US Federal Reserve officials expressed concern at their latest meeting about the economic recovery and the path of inflation, confirming that interest rates will be cut later than expected, while some members expressed their willingness to raise them if necessary.

Officials estimated that it would take longer than expected to ensure that inflation is sustainably moving toward the Fed's 2 percent target, according to the minutes of the Fed's last meeting, held on April 30 and May 1.

Inflation picked up in early 2024 after a sharp slowdown in previous months, prompting the Fed to be cautious and delay interest rate cuts.

This kept it unchanged at its highest levels in more than twenty years, between 5.25 percent and 5.50 percent.

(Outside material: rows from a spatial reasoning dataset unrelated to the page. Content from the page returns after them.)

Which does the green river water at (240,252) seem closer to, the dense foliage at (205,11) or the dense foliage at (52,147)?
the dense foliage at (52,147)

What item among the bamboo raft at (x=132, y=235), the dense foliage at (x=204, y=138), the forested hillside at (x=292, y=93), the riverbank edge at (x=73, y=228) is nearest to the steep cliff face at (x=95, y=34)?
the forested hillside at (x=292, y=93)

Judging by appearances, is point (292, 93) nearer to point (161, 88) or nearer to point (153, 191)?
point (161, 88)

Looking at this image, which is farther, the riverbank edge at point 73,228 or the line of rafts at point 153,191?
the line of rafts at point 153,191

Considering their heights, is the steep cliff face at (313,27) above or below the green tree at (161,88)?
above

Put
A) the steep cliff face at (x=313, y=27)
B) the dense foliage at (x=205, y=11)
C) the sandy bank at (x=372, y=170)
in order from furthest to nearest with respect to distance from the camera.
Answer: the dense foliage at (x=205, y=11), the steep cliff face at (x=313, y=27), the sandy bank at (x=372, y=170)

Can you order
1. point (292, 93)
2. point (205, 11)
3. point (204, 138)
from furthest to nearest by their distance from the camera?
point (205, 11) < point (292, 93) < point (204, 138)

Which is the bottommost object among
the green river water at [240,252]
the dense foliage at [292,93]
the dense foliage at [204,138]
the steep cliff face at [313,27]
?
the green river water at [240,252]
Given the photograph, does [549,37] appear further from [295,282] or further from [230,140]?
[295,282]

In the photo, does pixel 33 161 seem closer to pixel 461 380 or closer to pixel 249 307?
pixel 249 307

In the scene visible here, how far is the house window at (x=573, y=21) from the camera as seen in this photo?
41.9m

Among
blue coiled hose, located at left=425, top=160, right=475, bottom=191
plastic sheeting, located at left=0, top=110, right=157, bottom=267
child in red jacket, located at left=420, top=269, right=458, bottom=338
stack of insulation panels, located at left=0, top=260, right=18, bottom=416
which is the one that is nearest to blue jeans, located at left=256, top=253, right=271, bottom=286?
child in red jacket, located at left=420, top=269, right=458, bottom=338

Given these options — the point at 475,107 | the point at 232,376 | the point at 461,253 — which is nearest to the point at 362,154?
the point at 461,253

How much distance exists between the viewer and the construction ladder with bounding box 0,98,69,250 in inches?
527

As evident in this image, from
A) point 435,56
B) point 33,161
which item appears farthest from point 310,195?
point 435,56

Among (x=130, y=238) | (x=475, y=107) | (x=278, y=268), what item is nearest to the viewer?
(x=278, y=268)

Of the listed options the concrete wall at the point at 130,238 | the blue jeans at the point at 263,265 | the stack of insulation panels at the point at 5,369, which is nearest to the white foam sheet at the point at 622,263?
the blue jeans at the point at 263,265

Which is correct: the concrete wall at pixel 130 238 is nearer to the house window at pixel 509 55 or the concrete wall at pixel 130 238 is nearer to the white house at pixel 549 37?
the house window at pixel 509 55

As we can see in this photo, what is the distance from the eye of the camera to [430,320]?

Members of the Fed's policy-making body, the Monetary Policy Committee, expressed uncertainty about the persistence of inflation and agreed that recent data had not bolstered their confidence that inflation was moving sustainably toward 2 percent, according to the minutes.

But they assessed that monetary policy remains well positioned to respond to changing economic conditions and risks to the outlook.

Many participants also expressed a willingness to raise interest rates again if inflation risks materialize in a way that makes such action appropriate.

Most market players expect the rate cut to begin in September, according to an assessment by the CME Group.

For his part, Governor Christopher Waller said on Tuesday that from now on, the possibility of an interest rate increase has become very low.

The Federal Reserve is scheduled to hold its next meeting on June 11 and 12. Officials will also update their economic forecasts and outline the price changes they expect for 2024.